In this column last week, we looked at the importance of families and forming bonds between these in faith as a key dynamic which can both neutralise the toxic anti-culture surrounding young people and open the door to personal conversion of all family members.
That this work is vital to the future of the Church in Australia should be clear to most. The Church has been losing droves of the young from its ranks for the best part of a century. This reality is so clear to everyone that it formed a significant part of the deliberations of the first assembly of the Plenary council concluded on the weekend.
Part of the problem is that there has been relatively little analysis and deep thinking on the part of the Church in this country as to why this situation has evolved and therefore how to address it. Another aspect is the widespread adoption by the Church of a pseudo-corporate model of administration, mimicking the Australian commercial sector coupled with – in youth ministry – the employment of individuals who are not themselves well-formed in their faith, whatever their general enthusiasms may be.
Why this is important should be obvious: success in preserving and then growing faith in families and among young people is the key to the new evangelisation. The wrong approach without well-formed cadres is never going to have more than sporadic and short-lived local success.

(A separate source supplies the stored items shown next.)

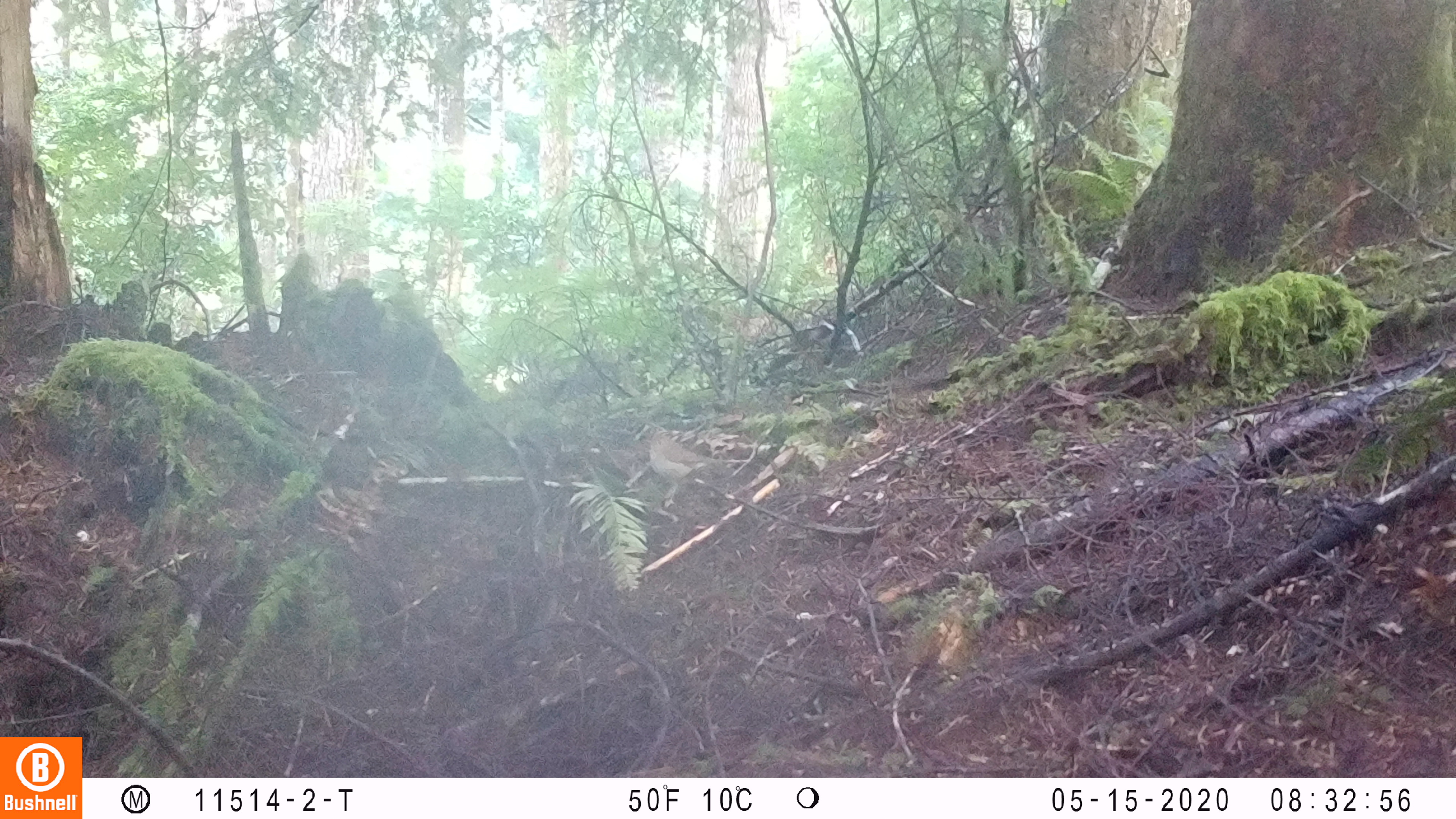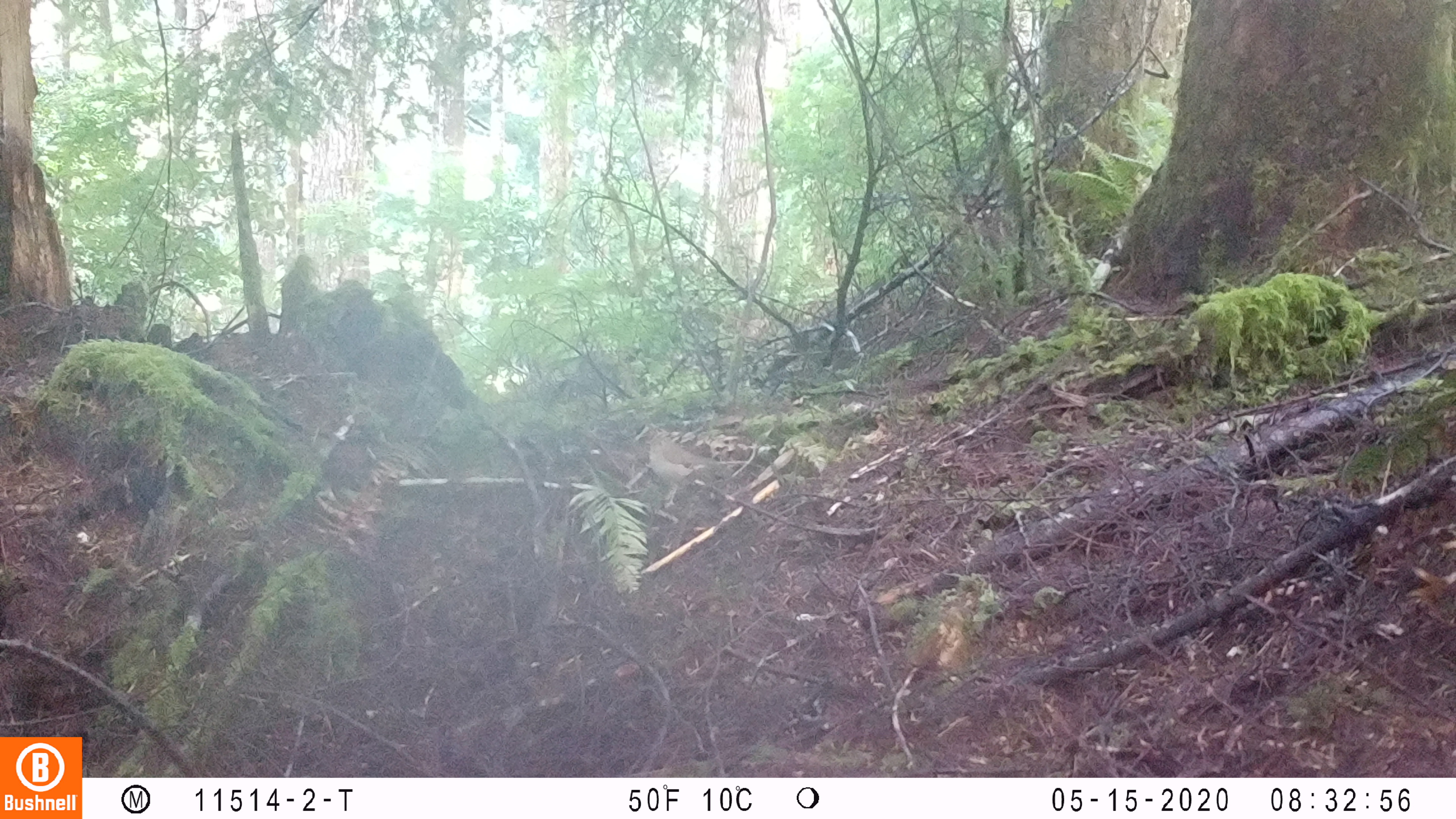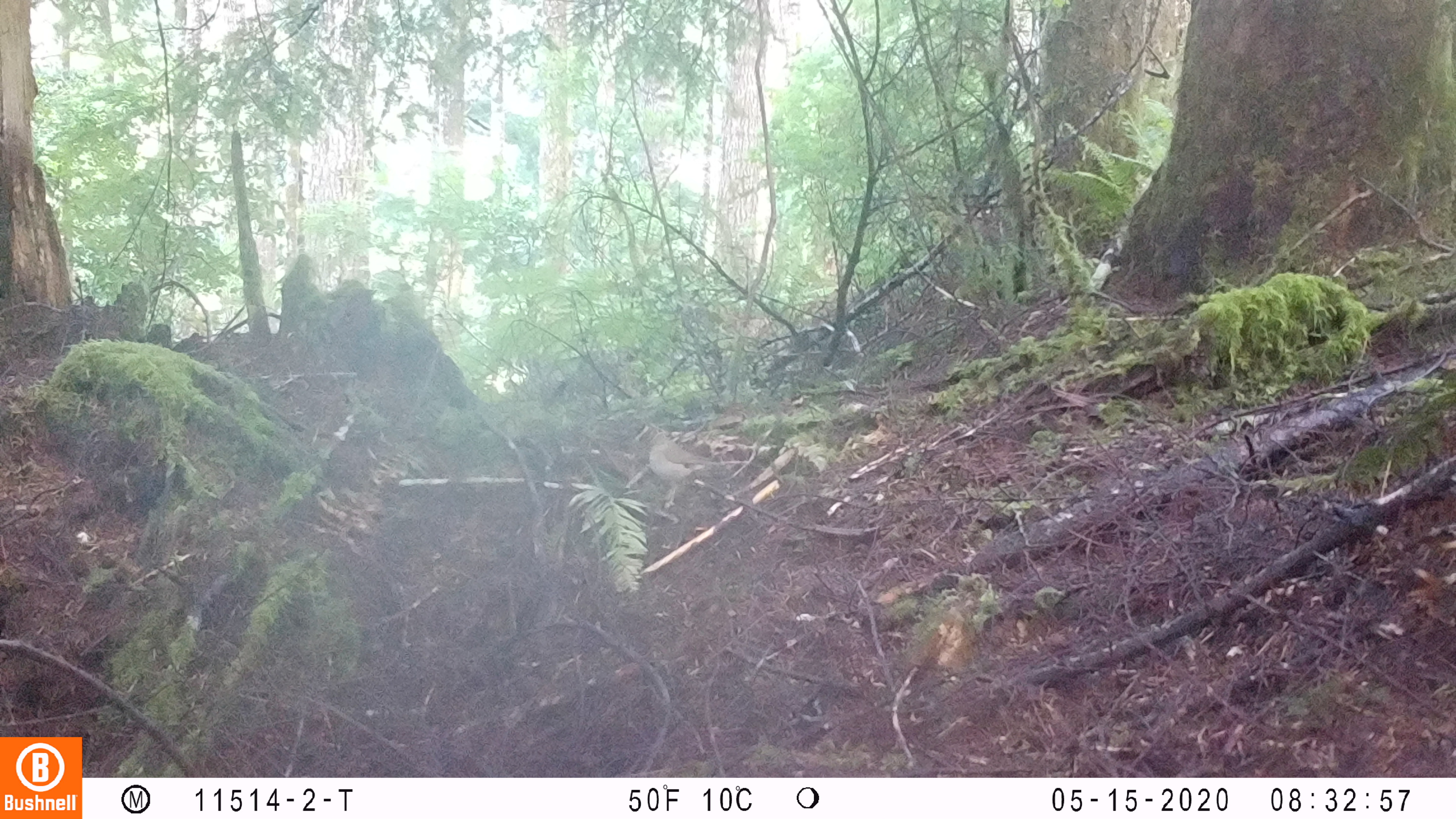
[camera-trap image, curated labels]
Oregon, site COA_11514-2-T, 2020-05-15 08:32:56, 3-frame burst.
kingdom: Animalia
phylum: Chordata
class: Aves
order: Passeriformes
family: Turdidae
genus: Catharus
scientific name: Catharus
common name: brown thrushes and nightingale-thrushes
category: catharus species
Catharus species (brown thrushes and nightingale-thrushes) (Catharus).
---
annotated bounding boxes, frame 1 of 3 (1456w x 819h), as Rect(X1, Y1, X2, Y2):
catharus species: Rect(648, 429, 725, 487)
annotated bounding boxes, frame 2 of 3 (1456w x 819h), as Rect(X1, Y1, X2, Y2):
catharus species: Rect(643, 422, 722, 485)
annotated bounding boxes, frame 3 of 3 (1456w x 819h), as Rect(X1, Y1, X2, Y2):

But there is good news. In Italy today there is a booming Catholic youth ministry centred on the northern Italian Province of Lombardy, founded in 2002, but which has gradually spread throughout the rest of the country. It is one of the real successes of the Italian Church.
It is known as the Oratorio and can ultimately trace its roots back to St Philip Neri (1515-1595) via St Don Bosco (1815-1888) and Maddalena Gabriella di Canossa (1774-1835), the founder of the Canossian Sisters. It is worth realising that there are now around 7,000 oratori spread throughout that nation, with about 3000-3500 based in Lombardy itself. About 1500 are located in the Archdiocese of Milan alone.
The heart of the oratori are not so much structures or physical spaces for youth activities – they are far more. The President of the Italian Oratori Forum (FOI) told Australian Catholic media a decade ago that while facilities such as cinemas, playing fields, recreation rooms and rooms for religious instruction were important in oratory activities, what was critical were the young and mature leaders who are at the heart of it. “And the youth respond,” he said. “At the moment, there are a million and a half young people participating regularly in the Oratorio activities.”
Aside from the children, youth and students who regularly participate, an estimated 250,000 volunteers (mainly lay, but also clerical and religious) are continually and actively engaged, contributing their time, energy and educational skills. The mainstay of any oratorio is the daily presence of catechists, sports enthusiasts, people responsible for the upkeep and maintenance of facilities.
What is interesting is that the number of young Italians who participate in the range of religious, sporting and social activities at the heart of the oratori is estimated to be around 3 million, if the many who come and go, with variable degrees of commitment are taken into account. The growth and scope of Oratorio activities and the numbers participating in it meant that the FOI was placed under the pastoral leadership of the Italian Bishops’ Conference.
The FOI brings together 40 or so leaders in the field, representing lay and religious associations running youth ministries. Its main purpose is to monitor developments within the vast number of oratori and facilitate the cross-fertilising of the experiences gained. While a diversity of methods and approaches are used, a common thread runs through them all: at least one, but often several, parishes joining forces to share physical spaces and personnel for their youth work.
The presence of priests is essential because serious faith formation, liturgy and sacraments are at the heart of Oratory life, but often priests remain in the background as spiritual resources, allowing laity to do much of the work. In Milan, the success of the oratori has led to the creation of the Aquila and Priscilla Co-operative, run entirely by laity. Also underpinning their success is the perception by the young that the oratori are communities of living faith of a kind they have not experienced elsewhere.
It has been said that what one man can do, another can as well. The size, scope and success of Catholic youth ministry in Italy through the oratori should cause someone, somewhere, in the Church in Australia to think about investigating these with a view to learning what we might be able to discover – and applying the lessons here as well.